ソニーがPlayStation向け新作ゲームのディスク版生産を終了する時期が、当初の計画から1〜2年遅れる可能性が浮上しています。
競合の動向や批判を受けてソニーのディスク廃止は1〜2年先送りの可能性
ソニーは2026年7月1日、2028年1月以降に発売するPlayStation向け新作ゲームについてディスク版の生産を終了すると発表しました。対象は新作のみで、既に発売済みのディスク版や2028年1月より前に発売されるタイトルはこれまで通り遊べますが、中古売買や作品保存のあり方を巡ってユーザーからの批判は発表以降も収まっていません。
こうした中、スペイン版Eurogamerのポッドキャストによると、8月26日から30日にかけてドイツ・ケルンで開催されたGamescom 2026の会場では、この生産終了の時期が1〜2年延びるのではないかという話が複数のパブリッシャーから出ており、業界内でこの見方が強まっているとのことです。また、ソニーが他社に方針転換の余地を与えてしまったと見る別の噂も、この観測を後押ししているようです。

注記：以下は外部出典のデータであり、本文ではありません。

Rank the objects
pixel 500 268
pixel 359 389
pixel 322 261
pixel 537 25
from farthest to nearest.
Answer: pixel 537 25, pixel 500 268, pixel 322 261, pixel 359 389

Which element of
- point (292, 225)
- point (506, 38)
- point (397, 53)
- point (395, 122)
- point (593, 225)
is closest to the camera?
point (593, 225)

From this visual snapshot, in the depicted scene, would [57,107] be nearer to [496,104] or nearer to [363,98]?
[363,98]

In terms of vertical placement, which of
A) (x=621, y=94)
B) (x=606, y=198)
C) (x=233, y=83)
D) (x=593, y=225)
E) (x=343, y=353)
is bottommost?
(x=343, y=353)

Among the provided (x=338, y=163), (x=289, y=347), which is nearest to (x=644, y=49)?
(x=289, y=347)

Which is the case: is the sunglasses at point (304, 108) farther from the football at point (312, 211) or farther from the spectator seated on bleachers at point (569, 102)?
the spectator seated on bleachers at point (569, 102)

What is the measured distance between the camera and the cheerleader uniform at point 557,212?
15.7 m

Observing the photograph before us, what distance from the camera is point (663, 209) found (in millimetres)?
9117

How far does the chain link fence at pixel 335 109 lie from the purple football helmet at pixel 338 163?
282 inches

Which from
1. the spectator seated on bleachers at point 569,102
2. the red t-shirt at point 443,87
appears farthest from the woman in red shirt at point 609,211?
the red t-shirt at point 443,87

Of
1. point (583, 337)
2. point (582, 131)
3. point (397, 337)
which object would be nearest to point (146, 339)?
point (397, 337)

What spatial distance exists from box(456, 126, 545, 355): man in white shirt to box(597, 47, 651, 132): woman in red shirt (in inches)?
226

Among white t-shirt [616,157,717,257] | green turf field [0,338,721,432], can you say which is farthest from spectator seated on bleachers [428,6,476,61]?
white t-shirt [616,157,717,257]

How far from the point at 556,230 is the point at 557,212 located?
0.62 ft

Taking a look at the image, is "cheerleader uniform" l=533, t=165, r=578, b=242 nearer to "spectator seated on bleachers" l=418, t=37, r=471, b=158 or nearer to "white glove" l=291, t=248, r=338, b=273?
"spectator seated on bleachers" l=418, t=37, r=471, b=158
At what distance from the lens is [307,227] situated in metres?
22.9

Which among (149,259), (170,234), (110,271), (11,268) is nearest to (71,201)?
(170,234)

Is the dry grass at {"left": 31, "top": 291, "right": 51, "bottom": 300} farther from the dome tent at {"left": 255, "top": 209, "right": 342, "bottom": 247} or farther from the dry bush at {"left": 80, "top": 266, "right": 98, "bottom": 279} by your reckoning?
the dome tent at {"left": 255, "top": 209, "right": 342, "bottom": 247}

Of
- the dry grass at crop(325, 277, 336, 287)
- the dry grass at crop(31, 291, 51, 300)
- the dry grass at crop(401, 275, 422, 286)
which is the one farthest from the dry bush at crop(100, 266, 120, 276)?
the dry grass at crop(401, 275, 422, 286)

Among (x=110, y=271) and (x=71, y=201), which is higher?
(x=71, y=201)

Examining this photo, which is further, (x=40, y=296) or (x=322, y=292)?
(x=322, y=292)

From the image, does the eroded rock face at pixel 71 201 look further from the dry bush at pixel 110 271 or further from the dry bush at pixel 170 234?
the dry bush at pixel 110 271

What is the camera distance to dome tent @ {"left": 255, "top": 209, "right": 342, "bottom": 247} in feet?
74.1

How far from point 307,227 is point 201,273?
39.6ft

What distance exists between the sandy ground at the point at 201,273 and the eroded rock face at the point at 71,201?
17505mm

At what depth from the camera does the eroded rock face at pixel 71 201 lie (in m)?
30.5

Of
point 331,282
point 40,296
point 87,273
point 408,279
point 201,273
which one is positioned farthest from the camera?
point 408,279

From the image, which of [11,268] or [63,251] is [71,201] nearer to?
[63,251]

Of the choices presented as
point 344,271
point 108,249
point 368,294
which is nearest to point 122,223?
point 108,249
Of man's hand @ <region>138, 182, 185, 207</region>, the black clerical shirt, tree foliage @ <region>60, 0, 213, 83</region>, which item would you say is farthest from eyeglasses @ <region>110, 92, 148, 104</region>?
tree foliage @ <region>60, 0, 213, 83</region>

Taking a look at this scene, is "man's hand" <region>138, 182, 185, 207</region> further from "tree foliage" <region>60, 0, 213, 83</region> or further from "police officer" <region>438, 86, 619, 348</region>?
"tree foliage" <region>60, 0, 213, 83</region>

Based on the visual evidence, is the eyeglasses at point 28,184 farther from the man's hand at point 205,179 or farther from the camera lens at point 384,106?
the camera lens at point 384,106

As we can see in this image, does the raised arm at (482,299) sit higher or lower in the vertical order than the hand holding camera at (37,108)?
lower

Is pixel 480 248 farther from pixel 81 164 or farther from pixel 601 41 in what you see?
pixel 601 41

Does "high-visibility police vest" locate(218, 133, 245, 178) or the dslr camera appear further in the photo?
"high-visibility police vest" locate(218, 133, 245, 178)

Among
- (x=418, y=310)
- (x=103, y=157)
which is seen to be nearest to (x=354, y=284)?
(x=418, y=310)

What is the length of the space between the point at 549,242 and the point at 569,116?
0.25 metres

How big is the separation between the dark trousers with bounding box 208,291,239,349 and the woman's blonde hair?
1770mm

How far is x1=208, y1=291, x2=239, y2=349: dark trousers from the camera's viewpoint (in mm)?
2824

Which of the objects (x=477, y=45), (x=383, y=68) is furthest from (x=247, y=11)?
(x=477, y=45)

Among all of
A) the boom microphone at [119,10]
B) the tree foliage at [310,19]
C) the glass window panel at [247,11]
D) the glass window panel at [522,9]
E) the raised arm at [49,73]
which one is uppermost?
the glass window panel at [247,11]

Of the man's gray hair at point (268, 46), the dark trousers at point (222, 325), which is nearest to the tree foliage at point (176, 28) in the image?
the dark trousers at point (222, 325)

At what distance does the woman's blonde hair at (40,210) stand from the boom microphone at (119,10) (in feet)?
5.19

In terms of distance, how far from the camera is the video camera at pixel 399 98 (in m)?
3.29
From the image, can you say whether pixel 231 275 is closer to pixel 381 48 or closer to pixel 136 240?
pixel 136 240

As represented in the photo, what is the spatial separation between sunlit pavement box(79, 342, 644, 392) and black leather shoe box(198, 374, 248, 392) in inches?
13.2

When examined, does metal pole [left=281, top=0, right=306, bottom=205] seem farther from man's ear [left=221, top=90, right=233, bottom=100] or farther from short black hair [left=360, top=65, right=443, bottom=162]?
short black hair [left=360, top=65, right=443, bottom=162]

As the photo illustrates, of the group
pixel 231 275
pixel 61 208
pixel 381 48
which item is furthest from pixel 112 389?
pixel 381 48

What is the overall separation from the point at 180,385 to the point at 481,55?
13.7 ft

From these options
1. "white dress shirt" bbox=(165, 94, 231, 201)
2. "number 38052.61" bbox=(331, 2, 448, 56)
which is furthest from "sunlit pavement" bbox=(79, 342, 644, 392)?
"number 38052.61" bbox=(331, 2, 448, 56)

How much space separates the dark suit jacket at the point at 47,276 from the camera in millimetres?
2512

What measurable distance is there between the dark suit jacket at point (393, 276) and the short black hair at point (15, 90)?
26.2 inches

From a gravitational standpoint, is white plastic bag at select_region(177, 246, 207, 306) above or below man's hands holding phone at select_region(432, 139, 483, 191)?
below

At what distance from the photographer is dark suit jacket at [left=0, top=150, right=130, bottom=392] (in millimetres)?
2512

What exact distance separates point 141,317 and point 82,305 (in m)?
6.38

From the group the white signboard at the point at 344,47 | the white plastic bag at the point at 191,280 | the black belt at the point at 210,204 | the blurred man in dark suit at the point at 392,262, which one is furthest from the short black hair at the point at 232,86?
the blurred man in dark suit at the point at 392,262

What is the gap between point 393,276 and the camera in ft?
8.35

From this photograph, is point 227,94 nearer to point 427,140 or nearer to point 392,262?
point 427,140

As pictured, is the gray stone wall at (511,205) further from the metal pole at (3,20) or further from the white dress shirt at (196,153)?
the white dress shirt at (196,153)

さらに、ある大手パブリッシャーが「超大型タイトル」を巡ってソニーに接触し、物理版を約束できないならPlayStation版の発売を見送ってMicrosoftと任天堂のプラットフォームだけで発売すると伝えたとも報じられています。このパブリッシャーはRockstar Gamesではないとのことですが、社名やタイトル名は不明です。
特に、今回の見直しが検討される背景には次世代Xbox「Project Helix」の存在があるようで、Microsoftは全パブリッシャーに対して、次世代機は「100%フィジカル」で、ディスク版ゲームをデジタル版へ変換できるようになると伝えているとのことです。実際にMicrosoftは8月26日に、対応するディスク版ゲームからデジタル版の権利を取得できる機能を発表しており、8月31日からXbox Insider向けにテストが始まる予定です。権利を取得した後もディスクはこれまで通り使える仕組みです。
延期されてもディスク工場は既に減産。パッケージ版が出てもコード同梱が主流に?
ソニーは2027年以降に発売予定とされるPlayStation 6について現行PS5と同じく着脱式のディスクドライブの搭載を検討していると言われているため、仮に2028年に予定されていたディスク廃止が1〜2年延期されても対応することは可能となります。
しかし、ゲーム向けディスクを製造するソニーDADCのオーストリア・Thalgau工場は、既に光学マイクロレンズの量産へ向けた設備投資と従業員の再配置に着手しており、ディスク事業からの転換を進めています。2028年以降も既存タイトルや映像・音楽向けディスクの生産は続くため、工場全体のディスク生産が完全停止するわけではありませんが、新作PlayStation向けディスクは現在でも工場全体の生産量の約10%にとどまります。そのため、ディスクの完全廃止が延期されたとしても、物理版を巡る縮小傾向そのものが大きく変わる可能性は低いとみられます。
特にPlayStation向けディスクの生産量が減れば、1枚あたりの生産コストが高くなる可能性があるほか、ゲーム容量がPS5のゲームディスクで使える最大100GBを超え、追加ダウンロードが必要になるタイトルもあります。そのため、インターネット環境が整っていてダウンロード比率が高い地域では、パブリッシャー側にとってもディスク版を用意する意義は薄くなると言え、ソニーがディスク廃止を1〜2年延ばしても、GTA VIのようにパッケージの中にコードを同梱するタイプが主流になる流れは変わらないと考えられます。